We would expect air_time to be similar to the difference
between arrival and departure times. However, this difference can be
inaccurate due to issues such as crossing midnight or differences in
time zones. To fix this, time variables should first be converted into a
continuous format (such as minutes since midnight), and adjustments
should be made for overnight flights.
## Min. 1st Qu. Median Mean 3rd Qu. Max. NAs
## 20.0 82.0 129.0 150.7 192.0 695.0 9430
## Min. 1st Qu. Median Mean 3rd Qu. Max. NAs
## -2346.0 156.0 216.0 153.2 292.0 1170.0 8713
We would expect the departure delay to equal the difference between
actual and scheduled departure times. However, because times are stored
in HHMM format, the relationship is not exact without converting them
into continuous time. After conversion, the calculated delay should
closely match the recorded dep_delay.
flights <- flights %>%
dplyr::mutate(
calculated_delay = dep_time - sched_dep_time
)
dplyr::select(flights, dep_time, sched_dep_time, dep_delay, calculated_delay) %>%
head()## # A tibble: 6 × 4
## dep_time sched_dep_time dep_delay calculated_delay
## <int> <int> <dbl> <int>
## 1 517 515 2 2
## 2 533 529 4 4
## 3 542 540 2 2
## 4 544 545 -1 -1
## 5 554 600 -6 -46
## 6 554 558 -4 -4
The min_rank() function assigns the same rank to tied
values, which means that if multiple flights share the same delay, they
will receive the same rank. This can result in more than 10 rows being
returned when ties are present.
flights %>%
mutate(rank = min_rank(desc(dep_delay))) %>%
filter(rank <= 10) %>%
select(year, month, day, dep_time, dep_delay, rank)## # A tibble: 10 × 6
## year month day dep_time dep_delay rank
## <int> <int> <int> <int> <dbl> <int>
## 1 2013 1 9 641 1301 1
## 2 2013 1 10 1121 1126 3
## 3 2013 12 5 756 896 10
## 4 2013 3 17 2321 911 7
## 5 2013 4 10 1100 960 6
## 6 2013 6 15 1432 1137 2
## 7 2013 6 27 959 899 8
## 8 2013 7 22 845 1005 5
## 9 2013 7 22 2257 898 9
## 10 2013 9 20 1139 1014 4
The expression 1:3 + 1:10 returns a numeric vector of length 10. This occurs because of R’s vector recycling behavior, where the shorter vector (1:3) is repeated to match the length of the longer vector (1:10) before performing element-wise addition.
However, since the length of the longer vector (10) is not a multiple of the shorter vector (3), R produces a warning indicating that the recycling is uneven. This results in the shorter vector repeating partially through its sequence.

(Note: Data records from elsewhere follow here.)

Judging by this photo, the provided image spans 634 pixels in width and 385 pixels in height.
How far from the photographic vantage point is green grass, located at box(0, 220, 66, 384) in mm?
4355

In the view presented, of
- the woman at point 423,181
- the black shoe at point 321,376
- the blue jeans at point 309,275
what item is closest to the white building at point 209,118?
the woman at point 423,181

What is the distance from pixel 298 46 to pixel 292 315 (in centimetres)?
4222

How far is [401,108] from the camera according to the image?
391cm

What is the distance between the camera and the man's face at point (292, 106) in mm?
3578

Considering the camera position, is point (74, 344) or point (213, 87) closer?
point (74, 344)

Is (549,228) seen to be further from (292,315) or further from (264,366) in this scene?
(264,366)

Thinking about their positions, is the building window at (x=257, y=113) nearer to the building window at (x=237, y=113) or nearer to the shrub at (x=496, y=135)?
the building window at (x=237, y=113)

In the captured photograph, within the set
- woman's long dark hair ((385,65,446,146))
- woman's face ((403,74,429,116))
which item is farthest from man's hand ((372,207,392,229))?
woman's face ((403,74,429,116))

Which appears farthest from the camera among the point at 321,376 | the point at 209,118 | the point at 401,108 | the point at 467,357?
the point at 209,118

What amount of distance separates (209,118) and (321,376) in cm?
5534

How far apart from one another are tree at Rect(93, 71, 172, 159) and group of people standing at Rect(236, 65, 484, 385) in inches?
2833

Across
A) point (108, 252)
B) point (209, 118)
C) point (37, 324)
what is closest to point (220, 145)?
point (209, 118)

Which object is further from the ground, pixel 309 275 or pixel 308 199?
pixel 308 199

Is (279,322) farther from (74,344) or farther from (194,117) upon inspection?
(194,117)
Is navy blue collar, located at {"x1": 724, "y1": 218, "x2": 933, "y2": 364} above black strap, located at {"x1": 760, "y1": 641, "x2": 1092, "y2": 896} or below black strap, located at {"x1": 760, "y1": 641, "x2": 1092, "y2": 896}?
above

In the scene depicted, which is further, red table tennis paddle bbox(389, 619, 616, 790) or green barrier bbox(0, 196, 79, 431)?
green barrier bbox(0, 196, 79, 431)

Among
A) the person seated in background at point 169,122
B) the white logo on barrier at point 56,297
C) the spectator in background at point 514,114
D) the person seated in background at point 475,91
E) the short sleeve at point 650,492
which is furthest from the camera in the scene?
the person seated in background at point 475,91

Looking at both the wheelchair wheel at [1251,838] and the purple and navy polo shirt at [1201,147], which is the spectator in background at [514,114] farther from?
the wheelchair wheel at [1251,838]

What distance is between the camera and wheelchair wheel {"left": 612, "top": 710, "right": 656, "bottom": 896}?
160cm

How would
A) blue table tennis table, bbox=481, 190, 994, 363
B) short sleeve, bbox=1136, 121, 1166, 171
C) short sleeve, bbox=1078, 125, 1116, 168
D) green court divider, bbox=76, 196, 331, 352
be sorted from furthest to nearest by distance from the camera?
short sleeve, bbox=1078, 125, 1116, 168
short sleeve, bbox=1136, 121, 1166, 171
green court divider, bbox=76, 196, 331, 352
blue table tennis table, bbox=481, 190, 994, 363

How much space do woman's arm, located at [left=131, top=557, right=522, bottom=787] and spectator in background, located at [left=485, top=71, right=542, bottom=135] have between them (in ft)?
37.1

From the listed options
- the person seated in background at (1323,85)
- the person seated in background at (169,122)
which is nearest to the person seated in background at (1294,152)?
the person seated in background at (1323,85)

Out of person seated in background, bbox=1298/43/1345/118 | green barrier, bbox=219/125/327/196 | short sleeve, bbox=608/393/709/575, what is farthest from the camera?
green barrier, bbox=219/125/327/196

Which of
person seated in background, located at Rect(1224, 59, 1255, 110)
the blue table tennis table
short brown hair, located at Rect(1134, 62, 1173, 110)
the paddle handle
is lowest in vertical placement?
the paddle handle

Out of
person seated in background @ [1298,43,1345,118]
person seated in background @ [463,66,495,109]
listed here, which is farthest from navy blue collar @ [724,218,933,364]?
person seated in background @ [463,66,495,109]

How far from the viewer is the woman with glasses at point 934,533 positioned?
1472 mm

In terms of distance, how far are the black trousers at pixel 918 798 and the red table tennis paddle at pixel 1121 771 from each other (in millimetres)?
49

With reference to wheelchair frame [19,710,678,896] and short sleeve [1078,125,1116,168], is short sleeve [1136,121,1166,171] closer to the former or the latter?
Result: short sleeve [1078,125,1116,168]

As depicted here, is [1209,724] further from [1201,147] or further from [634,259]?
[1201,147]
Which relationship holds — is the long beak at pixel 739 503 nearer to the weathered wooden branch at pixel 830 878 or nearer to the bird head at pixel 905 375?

## [1] 2 4 6 5 7 9 8 10 12 11
R provides a full set of trigonometric functions, including
sin(), cos(), tan(), as well as
their inverses such as asin(), acos(), and
atan(). These functions operate on numeric inputs and
return values in radians by default.
There are several ways to assess typical delay characteristics:
For the given scenarios: - Flights that are equally early and late will have a mean near zero but high variability. - Flights that are always late will have a consistent delay and low variability. - Rare extreme delays (e.g., 1% very late flights) will increase the mean but not the median.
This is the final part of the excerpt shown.